# Source text
____

The second part of the pipeline is the function `get_tweets_containing_terms`, which takes in a list of terms and repeatedly calls `get_tweets_with_term`, building a dataframe as it goes. Because of concerns about hitting the maximum number of requests we can make to the API, we are currently not using this function and instead are using a script so that even if the API shuts us out, we will still have a partially completed dataframe. We are going to be collecting up to 100 tweets for 1,034 terms in the csv from Hatebase, so the dataframe could have up to 100,000 items.

In [190]:
# the product I want to query (as opposed to the 7-day or 30-day archives)
PRODUCT = 'fullarchive'
# the label for the dev environment I set up on the Twitter developer portal
LABEL = 'mydev'

from TwitterAPI import TwitterPager

def get_tweets_with_term(term):
    """
    Finds up to 100 tweets in the full archive containing the given term.
    Args:
        term (str) : the string to search for in the archive
    Returns:
        df (dataframe) : a dataframe containing information on Tweets containing the given term
    """
    
    df = pd.DataFrame()
    
    count = 0
    # the maximum number of Tweets to be collected from this search
    max_count = 100
    
    pager = TwitterPager(api, 'search/tweets', {'q': term, 'count': max_count})
    # TwitterPager returns a JSON object
    
    # Twitter limits us to 300 requests per 15 minutes, so we have to wait three seconds
    for item in pager.get_iterator(wait=5):
        #print(json.dumps(item, indent=3, sort_keys=True))

____

# Provided material
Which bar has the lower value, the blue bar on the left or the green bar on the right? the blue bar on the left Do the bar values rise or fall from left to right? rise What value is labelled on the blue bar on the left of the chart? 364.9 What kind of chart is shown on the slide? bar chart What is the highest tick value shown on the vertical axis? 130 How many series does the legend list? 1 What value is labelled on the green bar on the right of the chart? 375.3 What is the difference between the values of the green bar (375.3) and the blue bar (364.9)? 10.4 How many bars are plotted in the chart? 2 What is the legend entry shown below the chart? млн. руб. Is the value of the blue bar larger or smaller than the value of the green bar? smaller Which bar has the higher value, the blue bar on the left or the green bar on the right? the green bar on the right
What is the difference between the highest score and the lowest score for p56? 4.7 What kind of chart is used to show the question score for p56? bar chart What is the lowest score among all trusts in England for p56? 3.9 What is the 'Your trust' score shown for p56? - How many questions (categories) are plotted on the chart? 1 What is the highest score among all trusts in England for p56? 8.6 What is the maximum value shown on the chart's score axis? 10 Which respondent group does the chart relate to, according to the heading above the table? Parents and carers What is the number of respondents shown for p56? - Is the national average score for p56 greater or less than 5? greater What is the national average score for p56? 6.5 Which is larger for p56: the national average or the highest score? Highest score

____

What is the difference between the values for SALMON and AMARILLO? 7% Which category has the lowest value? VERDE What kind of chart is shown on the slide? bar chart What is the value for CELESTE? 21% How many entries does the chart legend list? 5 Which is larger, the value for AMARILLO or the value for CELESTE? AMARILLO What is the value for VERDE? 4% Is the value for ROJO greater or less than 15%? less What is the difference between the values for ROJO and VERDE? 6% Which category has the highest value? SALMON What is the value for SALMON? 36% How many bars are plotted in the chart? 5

____

# Request A
In the write-up on collecting tweets through the Twitter API, rewrite the part that begins with "# TwitterPager returns" and ends after "#print(json.dumps(item, indent=3, sort_keys=True))", putting "JSON dictionary" in place of "JSON object".
# Request B
Carry on the write-up on collecting tweets through the Twitter API, starting right after its last line.
Nothing in the material above is needed here.

# Response A
# TwitterPager returns a JSON dictionary
    
    # Twitter limits us to 300 requests per 15 minutes, so we have to wait three seconds
    for item in pager.get_iterator(wait=5):
        #print(json.dumps(item, indent=3, sort_keys=True))

# Response B
        
        info_dict = dict()
        info_dict['tweet id'] = item['id']
        info_dict['text'] = item['text']
        info_dict['time'] = item['created_at']
        info_dict['tweet location'] = item['geo']
        info_dict['hashtags'] = item['entities']['hashtags']
        info_dict['likes'] = item['favorite_count']
        info_dict['retweets'] = item['retweet_count'] 
        try:
            # we ran into some KeyErrors here, so we hypothesize that this key
            # is not present in every Tweet
            info_dict['possibly sensitive'] = item['possibly_sensitive']
        except:
            info_dict['possibly sensitive'] = None
        info_dict['name'] = item['user']['name']
        info_dict['screen name'] = item['user']['screen_name']
        info_dict['user location'] = item['user']['location']
        info_dict['user bio'] = item['user']['description']
        info_dict['flagged term'] = term
        
        count = count + 1
        if count >= max_count:
            break
        
        df = df.append(pd.Series(info_dict), ignore_index=True)
    
    return df

In [185]:
def get_tweets_containing_terms(df_flagged_tweets, terms):
    """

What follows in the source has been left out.